カーテンを通して入る陽射しが、ぼんやりと周囲を照らしていた。
◆
結局、そこから退院まで二週間ばかりかかった。
どうにか中間テストまでには戻れそうだ。幸い、勉強については孝信と真野が相当に手を貸してくれて、さほど遅れずに済んでいる。これなら比較的スムーズに高校生活を始められそうだった。

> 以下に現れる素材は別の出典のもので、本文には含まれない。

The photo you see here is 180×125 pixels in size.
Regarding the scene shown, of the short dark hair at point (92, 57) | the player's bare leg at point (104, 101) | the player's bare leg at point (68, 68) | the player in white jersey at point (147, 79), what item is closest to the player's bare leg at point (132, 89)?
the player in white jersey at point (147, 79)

俺はすでに、医者が驚嘆するほどの速さで回復している。体力も、普通に生活する分には問題ない程度まで戻っていた。もちろん合気道の稽古を本気で行うところまでではないが、それもなるべく早いうちに再開するつもりでいる。
「おう。久しぶり」
背後から野太い男の声がしたのは、退院後の、とある週末のことだった。俺はギーナに誘われて、久しぶりに街へ出たのだ。
振り向いて、呆気にとられた。
太い片手を上げてにかりと笑い、傲然と立っている巨躯の男。
忘れもしない。それは、異世界で知り合ったあの男だった。
「ガイア……なのか? 本当に?」
「おうよ。忘れられてなくて良かったぜ~」
にかにか笑うその顔も赤い短髪も、鼻の頭の真一文字の刀傷もあの時のまま。ただし、服装は随分違った。黒いTシャツに、ジーンズと革ジャン。そこに、ごついミリタリーブーツを履いている。まさにこちらの世界の出で立ちだ。
厚い胸板といい筋肉の盛り上がった太い腕といい、ちょっと見ると、アメリカ映画などに出てくる海兵隊員のようなイメージだ。
やがてその後ろから、小さな声で「あのう」などと言いながらこそこそと出て来た小柄な女。
(え……?)
グレーのスーツ姿のその女を見て、俺は目を
「ミサキ……なのか?」
「う、うん。久しぶり、ヒュウガ」
そうだった。
それは紛れもなく、あちら世界で「赤の勇者」だった、あのミサキだった。